* Texte cité *
:::::

Pascal Raimbault, Modeleur Senior chez WetaDigital

3DVF :
Peux tu nous détailler le processus de création de ta composition Creature ?

Pascal :
J’ai commencé par un sketch en 2d. Puis création de la cage dans maya. Bodypaint et Photoshop pour les textures, et Renderman for Maya pour le rendu. J’ai utilisé de l’occlusion combinée à du HDRI pour l’éclairage de base. Puis J’ai ajouté deux spotlights pour avoir des spéculaires un peu plus spécifiques. J’aime beaucoup l’intégration des shaders maya dans renderman, même si les layered textures et layered shaders ont quand même bien ralenti mes rendus (contrairement à Mtor).
J’ai également calculé une passe de subsurface scattering avec RFM.
Je compte bien finir cette illustration dont voici le concept 2d.

:::::

* Données fournies *
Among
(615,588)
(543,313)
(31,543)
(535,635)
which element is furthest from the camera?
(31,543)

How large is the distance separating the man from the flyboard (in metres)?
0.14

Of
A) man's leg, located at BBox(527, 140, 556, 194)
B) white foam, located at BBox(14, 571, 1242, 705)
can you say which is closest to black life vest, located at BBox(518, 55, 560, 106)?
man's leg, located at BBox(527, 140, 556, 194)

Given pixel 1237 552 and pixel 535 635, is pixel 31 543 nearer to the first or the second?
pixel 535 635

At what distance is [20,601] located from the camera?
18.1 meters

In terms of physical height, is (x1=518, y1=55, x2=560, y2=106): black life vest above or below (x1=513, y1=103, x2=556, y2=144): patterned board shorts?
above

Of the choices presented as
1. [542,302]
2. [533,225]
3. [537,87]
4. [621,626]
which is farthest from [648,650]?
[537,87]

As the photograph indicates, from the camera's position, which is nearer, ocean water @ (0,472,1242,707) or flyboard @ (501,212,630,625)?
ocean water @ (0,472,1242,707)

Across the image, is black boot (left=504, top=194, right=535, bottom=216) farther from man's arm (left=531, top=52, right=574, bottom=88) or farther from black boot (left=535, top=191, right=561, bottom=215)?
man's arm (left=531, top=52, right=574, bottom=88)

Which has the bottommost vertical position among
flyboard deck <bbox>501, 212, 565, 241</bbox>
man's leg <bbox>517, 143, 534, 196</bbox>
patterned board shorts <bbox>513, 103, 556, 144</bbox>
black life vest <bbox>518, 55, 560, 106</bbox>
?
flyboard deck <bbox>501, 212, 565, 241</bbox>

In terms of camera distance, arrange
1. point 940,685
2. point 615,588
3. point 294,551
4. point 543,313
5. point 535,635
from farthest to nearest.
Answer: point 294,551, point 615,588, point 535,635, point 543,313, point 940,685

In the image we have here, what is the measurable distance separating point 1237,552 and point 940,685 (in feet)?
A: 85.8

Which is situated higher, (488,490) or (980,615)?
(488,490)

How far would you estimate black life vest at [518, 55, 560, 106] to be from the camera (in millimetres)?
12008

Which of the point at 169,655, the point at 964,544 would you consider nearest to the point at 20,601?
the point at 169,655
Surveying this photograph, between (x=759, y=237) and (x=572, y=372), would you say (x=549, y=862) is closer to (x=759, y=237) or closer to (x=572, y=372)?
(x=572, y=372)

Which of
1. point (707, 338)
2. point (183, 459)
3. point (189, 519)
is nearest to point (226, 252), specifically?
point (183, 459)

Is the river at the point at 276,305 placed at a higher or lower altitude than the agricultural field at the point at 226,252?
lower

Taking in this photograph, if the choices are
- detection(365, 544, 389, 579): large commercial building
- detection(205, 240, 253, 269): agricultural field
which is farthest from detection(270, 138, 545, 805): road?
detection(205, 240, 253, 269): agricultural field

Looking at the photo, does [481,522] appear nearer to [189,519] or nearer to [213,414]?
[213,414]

:::::

* Exercices et consignes *
- A) Recopiez le texte cité à l’identique, du passage qui commence par « Pascal Raimbault, Modeleur » jusqu’à « scattering avec RFM. » inclus.
- B) D’après le texte cité, quel logiciel Pascal a-t-il utilisé pour le rendu ?
Le matériel fourni n’est d’aucune utilité ici.

* Réponses successives *
- A)
Pascal Raimbault, Modeleur Senior chez WetaDigital

3DVF :
Peux tu nous détailler le processus de création de ta composition Creature ?

Pascal :
J’ai commencé par un sketch en 2d. Puis création de la cage dans maya. Bodypaint et Photoshop pour les textures, et Renderman for Maya pour le rendu. J’ai utilisé de l’occlusion combinée à du HDRI pour l’éclairage de base. Puis J’ai ajouté deux spotlights pour avoir des spéculaires un peu plus spécifiques. J’aime beaucoup l’intégration des shaders maya dans renderman, même si les layered textures et layered shaders ont quand même bien ralenti mes rendus (contrairement à Mtor).
J’ai également calculé une passe de subsurface scattering avec RFM.

- B) Renderman for Maya.